LE MONDE SCIENCE ET TECHNO | | Propos recueillis par Catherine Mary
Margaret Lock est anthropologue à l’université McGill de Montréal. Ses études sur la ménopause des femmes japonaises, menées dans les années 1980, ont été couronnées de plusieurs prix dont le prestigieux prix Staley de l’Ecole de recherche américaine. C’est à partir de ce travail que la Canadienne a forgé le concept de « biologie localisée », à l’origine d’un nouveau courant de l’anthropologie médicale. Visant à étudier les variations du corps humain en relation avec son environnement social, culturel et économique, ce courant est en plein essor, sous l’impulsion des découvertes en épigénétique – discipline qui entend décrire l’influence de l’environnement, au sens large, sur l’expression du programme génétique.

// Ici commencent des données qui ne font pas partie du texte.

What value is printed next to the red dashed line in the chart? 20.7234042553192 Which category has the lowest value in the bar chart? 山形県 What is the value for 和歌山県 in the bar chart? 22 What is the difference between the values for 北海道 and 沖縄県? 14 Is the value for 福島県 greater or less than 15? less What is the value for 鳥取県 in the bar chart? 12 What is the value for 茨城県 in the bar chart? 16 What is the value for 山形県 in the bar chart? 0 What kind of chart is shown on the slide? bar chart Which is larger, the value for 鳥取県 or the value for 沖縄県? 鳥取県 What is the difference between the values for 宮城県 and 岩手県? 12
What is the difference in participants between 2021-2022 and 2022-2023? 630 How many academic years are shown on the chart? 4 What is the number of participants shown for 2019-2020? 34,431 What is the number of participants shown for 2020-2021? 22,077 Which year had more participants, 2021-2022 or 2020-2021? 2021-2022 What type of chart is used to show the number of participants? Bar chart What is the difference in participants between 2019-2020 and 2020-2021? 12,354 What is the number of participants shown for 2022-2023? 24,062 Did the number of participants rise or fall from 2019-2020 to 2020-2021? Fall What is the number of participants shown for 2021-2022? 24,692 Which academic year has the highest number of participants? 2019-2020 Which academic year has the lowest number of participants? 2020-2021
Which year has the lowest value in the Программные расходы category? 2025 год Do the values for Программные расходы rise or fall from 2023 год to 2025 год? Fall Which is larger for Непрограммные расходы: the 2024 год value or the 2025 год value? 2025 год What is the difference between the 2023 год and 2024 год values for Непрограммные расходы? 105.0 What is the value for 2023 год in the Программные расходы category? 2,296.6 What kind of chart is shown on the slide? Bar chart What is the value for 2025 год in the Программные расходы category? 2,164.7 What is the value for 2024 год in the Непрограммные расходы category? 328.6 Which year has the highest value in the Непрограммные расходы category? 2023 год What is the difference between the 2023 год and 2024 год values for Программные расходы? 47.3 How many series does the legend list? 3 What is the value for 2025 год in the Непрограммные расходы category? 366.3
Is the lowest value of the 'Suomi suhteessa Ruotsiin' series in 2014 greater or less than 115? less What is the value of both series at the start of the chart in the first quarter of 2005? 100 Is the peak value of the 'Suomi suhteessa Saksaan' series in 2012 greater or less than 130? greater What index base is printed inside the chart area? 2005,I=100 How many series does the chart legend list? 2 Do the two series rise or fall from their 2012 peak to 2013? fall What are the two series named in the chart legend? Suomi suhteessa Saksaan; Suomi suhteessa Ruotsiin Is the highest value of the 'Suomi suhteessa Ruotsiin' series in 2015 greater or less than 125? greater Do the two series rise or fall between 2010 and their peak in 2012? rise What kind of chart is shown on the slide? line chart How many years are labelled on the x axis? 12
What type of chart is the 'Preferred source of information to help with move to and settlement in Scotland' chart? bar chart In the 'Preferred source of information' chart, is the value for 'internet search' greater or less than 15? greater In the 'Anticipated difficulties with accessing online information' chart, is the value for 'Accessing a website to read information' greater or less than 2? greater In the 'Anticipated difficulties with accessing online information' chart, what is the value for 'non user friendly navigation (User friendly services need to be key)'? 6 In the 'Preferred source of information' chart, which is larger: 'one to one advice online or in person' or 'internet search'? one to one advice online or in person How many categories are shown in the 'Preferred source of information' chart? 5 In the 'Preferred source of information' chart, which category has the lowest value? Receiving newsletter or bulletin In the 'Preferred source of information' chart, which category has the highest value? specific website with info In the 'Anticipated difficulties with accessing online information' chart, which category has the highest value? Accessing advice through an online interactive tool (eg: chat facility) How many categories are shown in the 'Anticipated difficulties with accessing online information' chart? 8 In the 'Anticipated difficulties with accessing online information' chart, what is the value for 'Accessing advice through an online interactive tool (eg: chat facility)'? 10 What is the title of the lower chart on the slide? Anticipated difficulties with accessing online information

Elle est l’auteure de plusieurs ouvrages, dont le plus récent, The Alzheimer Conundrum (Princeton University Press, 2013), explore la frontière ténue entre le vieillissement et la folie, en revisitant le thème philosophique du normal et du pathologique.
Invitée à Genève pour un colloque de sciences humaines organisé par la Fondation Brocher sur le thème « Epigénétique et environnement », elle s’inquiète des implications politiques des études en épigénétique. Avec l’ensemble des participants du colloque, elle lance un appel à la collaboration entre chercheurs en sciences sociales et épigénéticiens, afin que soit mieux prise en compte la complexité des interactions entre génome et environnement.
Vous êtes à l’origine du concept de « biologie localisée », forgé à la suite des études que vous avez menées au Japon sur la ménopause. Pouvez-vous développer ?
Ces études m’ont permis de montrer que, si la ménopause survient au même âge chez les femmes japonaises et chez les femmes nord-américaines, certains symptômes qui lui sont associés diffèrent. Les bouffées de chaleur ou les suées nocturnes sont moins fréquentes chez les femmes japonaises que chez les femmes vivant au Canada et aux Etats-Unis, au même titre que l’ostéoporose, les maladies cardiaques et le cancer du sein, comme cela avait été montré précédemment. La perception de la ménopause diffère également : le terme employé dans la langue japonaise évoque une évolution vers une période de vie plus spirituelle, et la fin des menstruations n’en est qu’un élément, une vision positive très différente de la nôtre.